▶ **Задания для выполнения**:
[1] Сколько генов у человека, по всей видимости, согласно отрывку о культурологической истории науки?
[2] Перепишите дословно часть отрывка о культурологической истории науки начиная со слов «То, что мы вообще» и заканчивая словами «встречается в литературе.» включительно.

▶ **Отрывок текста**:
────

Для предотвращения таких поспешных выводов и самонадеянности необходимо принимать всерьёз смешивания и пересечения различных слоев, тканей и линий и делать их исходным пунктом анализа. Это вовсе не означает требования принимать во внимание все случаи и ограничиваться констатациями типа «и то и это». Речь идёт скорее о более точном определении динамики и сложности, которая и составляет научную практику. Такое, менее жёсткое понимание науки как культуры имеет то преимущество, что оно ориентировано на саму динамику наук и учитывает, что почти всё знание предварительно и нет почти ничего неопровержимого. Не когда‑то установившееся знание и полнота сведений (которая вполне может оказаться неполнотой) должны играть роль главного культурного авторитета; напротив, нужен исторический анализ, при котором исследователь осознаёт преобладавший в то или иное время плюрализм научных подходов и задаётся вопросом о том, почему определённые подходы побеждают, а другие исчезают.

Такая динамичная перспектива побуждает раскрывать новые черты развития познания. После дешифровки человеческого генома много стали говорить о том, что генетики сильно промахнулись, заявив, будто у человека 100 000 генов. По всей видимости, их всего 30 000. Но это не повод для насмешек: надо подробно исследовать вопрос, как такие цифры возникают, как их принимают или опровергают. Ведь это позволит нам понять микромеханизмы научной практики.

Примером такого подхода может служить недавнее исследование Эвелин Фокс Келлер, показывающее, как расшифровка человеческого генома могла бы привести, возможно, к «новой скромности» или даже к отказу от принятого на сегодняшний день понятия о гене1. Побольше бы таких исследований, которые анализируют сдвиги, сломы и неожиданности в исследовательском процессе, хотя авторам их следует предостеречься от рассмотрения себя как авторитарных стражей границ наук о культуре. Было бы наивной иллюзией со стороны науковедов и историков науки полагать, будто они могли бы реконструировать всё. «При каждом исследовании и расширении знания нас ждёт некое действие; при каждом действии – выбор, а при каждом выборе – потеря, потеря того, что мы не сделали». Эти слова физика Дж. Роберта Оппенгеймера относились не конкретно к историкам, а к науке в целом, и он предостерегал от того, чтобы делать «огульные высказывания», которые «содержат слово «всё» без более точных определений»2.

То, что мы вообще можем что‑то узнать или сказать, – это уже смесь приобретения и потери возможностей. Уже одно это делает монотонный Телос, который просматривается во многих стандартах историях науки, столь же сомнительным, как и претензию на описание Всего‑в‑целом. Культурологически ориентированная история науки имеет исследовательский и экспериментальный характер, который мог бы дать более дифференцированную и более спокойно картину, чем та, что сегодня зачастую встречается в литературе.

────

Собранные данные:
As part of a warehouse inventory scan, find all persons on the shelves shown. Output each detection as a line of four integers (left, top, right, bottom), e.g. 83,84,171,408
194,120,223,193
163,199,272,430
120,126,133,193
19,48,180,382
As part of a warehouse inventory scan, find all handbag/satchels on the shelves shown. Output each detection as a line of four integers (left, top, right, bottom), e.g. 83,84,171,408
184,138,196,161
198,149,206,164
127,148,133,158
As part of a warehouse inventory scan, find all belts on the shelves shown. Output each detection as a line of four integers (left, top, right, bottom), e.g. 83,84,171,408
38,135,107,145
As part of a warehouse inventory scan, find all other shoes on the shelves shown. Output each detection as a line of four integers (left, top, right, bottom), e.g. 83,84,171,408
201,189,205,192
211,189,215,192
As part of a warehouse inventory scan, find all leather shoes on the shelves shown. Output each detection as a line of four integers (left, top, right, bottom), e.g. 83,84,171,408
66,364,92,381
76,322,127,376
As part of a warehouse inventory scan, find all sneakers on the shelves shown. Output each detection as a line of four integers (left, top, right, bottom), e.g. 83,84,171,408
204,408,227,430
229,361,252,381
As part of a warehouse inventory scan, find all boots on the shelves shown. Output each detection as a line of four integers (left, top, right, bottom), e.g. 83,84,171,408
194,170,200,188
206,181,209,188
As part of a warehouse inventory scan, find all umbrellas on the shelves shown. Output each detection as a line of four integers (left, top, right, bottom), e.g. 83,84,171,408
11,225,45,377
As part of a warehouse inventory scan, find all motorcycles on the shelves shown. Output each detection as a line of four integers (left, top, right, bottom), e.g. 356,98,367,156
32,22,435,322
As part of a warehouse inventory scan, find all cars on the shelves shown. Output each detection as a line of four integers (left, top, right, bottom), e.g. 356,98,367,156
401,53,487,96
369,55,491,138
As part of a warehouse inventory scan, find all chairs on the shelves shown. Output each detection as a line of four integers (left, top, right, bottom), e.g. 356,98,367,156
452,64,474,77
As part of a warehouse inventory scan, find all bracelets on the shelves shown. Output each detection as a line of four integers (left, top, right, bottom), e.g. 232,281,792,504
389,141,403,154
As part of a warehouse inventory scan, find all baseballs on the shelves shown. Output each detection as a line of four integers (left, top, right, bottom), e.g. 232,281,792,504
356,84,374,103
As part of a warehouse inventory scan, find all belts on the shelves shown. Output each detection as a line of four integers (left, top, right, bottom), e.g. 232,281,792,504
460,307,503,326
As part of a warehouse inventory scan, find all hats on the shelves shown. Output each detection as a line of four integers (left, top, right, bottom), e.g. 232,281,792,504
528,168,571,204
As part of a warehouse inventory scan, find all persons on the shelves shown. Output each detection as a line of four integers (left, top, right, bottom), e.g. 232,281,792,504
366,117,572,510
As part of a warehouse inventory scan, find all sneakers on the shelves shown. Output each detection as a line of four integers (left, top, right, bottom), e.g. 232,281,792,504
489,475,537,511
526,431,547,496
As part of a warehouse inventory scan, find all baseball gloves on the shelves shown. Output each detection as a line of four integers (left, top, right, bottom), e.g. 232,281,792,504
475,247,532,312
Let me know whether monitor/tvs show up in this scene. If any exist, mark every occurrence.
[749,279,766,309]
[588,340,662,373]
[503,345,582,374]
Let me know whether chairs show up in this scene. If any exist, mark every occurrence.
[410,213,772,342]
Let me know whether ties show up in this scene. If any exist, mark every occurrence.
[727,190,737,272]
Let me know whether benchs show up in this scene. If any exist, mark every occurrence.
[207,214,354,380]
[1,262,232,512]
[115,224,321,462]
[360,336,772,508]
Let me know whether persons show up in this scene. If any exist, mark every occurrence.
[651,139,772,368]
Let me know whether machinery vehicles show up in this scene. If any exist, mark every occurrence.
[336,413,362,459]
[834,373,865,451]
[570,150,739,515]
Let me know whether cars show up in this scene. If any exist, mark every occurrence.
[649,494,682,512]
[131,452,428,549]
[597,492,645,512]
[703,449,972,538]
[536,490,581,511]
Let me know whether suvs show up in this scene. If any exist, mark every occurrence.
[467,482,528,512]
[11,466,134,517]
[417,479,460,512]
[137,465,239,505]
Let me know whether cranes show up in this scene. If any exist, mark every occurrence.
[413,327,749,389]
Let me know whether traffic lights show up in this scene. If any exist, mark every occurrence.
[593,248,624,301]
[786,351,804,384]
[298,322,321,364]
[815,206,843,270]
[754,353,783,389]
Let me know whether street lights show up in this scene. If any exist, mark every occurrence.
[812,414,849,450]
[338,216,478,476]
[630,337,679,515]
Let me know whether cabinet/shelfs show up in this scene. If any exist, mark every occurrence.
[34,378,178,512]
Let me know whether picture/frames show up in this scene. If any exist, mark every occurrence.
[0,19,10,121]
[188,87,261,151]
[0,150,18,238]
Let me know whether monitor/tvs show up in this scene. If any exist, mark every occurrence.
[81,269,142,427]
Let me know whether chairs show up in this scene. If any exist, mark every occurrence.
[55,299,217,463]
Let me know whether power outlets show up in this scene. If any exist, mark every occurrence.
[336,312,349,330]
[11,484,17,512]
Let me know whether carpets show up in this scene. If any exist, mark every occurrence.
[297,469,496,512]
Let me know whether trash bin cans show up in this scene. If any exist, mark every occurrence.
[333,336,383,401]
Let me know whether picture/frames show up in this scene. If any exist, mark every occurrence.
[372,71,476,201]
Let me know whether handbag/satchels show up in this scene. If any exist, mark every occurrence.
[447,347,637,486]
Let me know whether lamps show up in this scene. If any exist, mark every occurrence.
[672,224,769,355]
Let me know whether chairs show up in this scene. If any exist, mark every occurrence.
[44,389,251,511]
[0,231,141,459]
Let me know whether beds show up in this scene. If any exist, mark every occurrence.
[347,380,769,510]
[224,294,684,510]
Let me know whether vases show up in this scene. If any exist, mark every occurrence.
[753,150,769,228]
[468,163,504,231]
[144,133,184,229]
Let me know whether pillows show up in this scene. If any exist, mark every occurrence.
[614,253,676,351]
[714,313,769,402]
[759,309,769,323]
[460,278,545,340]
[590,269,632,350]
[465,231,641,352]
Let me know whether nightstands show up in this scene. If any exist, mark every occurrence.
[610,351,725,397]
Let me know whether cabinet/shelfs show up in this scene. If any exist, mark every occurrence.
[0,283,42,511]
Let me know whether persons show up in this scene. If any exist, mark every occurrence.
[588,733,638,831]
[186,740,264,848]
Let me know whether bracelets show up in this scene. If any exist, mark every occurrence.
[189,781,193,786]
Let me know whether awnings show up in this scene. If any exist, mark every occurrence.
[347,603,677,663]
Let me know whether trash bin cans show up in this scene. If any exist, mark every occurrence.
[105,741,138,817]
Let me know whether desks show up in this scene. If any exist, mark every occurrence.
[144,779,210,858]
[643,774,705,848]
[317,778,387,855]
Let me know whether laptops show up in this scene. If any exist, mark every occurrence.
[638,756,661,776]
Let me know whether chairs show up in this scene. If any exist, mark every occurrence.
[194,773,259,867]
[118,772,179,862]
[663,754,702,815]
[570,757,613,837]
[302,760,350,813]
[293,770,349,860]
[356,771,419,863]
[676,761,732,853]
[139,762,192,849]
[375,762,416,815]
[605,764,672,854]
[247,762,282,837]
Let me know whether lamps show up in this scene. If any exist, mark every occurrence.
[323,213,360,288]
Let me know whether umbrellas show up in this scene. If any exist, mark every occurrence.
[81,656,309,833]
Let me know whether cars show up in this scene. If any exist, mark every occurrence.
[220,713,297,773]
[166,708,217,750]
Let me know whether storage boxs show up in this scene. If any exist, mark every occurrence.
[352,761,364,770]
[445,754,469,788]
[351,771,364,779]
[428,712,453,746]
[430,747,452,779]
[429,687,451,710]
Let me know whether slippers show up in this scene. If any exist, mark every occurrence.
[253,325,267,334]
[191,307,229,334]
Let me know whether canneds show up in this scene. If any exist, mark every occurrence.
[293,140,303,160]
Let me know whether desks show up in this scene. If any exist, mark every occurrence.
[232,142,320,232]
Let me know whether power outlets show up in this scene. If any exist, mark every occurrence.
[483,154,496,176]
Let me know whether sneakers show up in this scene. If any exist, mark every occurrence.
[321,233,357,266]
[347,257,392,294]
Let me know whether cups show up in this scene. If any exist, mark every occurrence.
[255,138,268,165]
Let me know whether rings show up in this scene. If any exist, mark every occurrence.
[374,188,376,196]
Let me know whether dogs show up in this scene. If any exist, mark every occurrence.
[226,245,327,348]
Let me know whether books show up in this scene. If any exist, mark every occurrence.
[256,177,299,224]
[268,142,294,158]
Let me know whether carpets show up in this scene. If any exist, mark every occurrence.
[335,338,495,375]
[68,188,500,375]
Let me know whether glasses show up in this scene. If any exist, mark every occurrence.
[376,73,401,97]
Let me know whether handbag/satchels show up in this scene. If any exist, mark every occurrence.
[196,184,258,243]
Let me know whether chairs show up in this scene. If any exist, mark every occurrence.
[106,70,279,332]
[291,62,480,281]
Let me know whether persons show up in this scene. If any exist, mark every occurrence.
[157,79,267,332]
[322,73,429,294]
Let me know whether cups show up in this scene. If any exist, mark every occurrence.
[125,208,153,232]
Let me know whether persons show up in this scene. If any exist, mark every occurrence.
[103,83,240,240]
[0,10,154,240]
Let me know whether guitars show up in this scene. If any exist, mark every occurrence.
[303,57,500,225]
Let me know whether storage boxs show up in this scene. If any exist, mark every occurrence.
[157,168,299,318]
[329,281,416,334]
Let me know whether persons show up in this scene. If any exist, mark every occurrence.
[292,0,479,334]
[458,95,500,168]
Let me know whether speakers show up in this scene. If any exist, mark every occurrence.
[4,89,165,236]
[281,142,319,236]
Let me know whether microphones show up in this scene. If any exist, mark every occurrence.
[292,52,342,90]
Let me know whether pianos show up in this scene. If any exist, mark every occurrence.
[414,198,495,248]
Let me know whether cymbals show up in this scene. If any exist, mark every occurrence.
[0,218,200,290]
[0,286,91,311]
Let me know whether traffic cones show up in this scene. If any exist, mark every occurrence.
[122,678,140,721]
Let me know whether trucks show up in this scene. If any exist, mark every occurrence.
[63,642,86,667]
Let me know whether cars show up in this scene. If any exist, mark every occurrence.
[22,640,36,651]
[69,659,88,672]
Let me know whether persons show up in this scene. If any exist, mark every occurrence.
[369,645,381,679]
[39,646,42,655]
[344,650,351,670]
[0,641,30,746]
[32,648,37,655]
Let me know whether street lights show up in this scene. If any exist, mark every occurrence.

────

▶ **Ответы**:
[1] Всего около 30 000.

[2]
То, что мы вообще можем что‑то узнать или сказать, – это уже смесь приобретения и потери возможностей. Уже одно это делает монотонный Телос, который просматривается во многих стандартах историях науки, столь же сомнительным, как и претензию на описание Всего‑в‑целом. Культурологически ориентированная история науки имеет исследовательский и экспериментальный характер, который мог бы дать более дифференцированную и более спокойно картину, чем та, что сегодня зачастую встречается в литературе.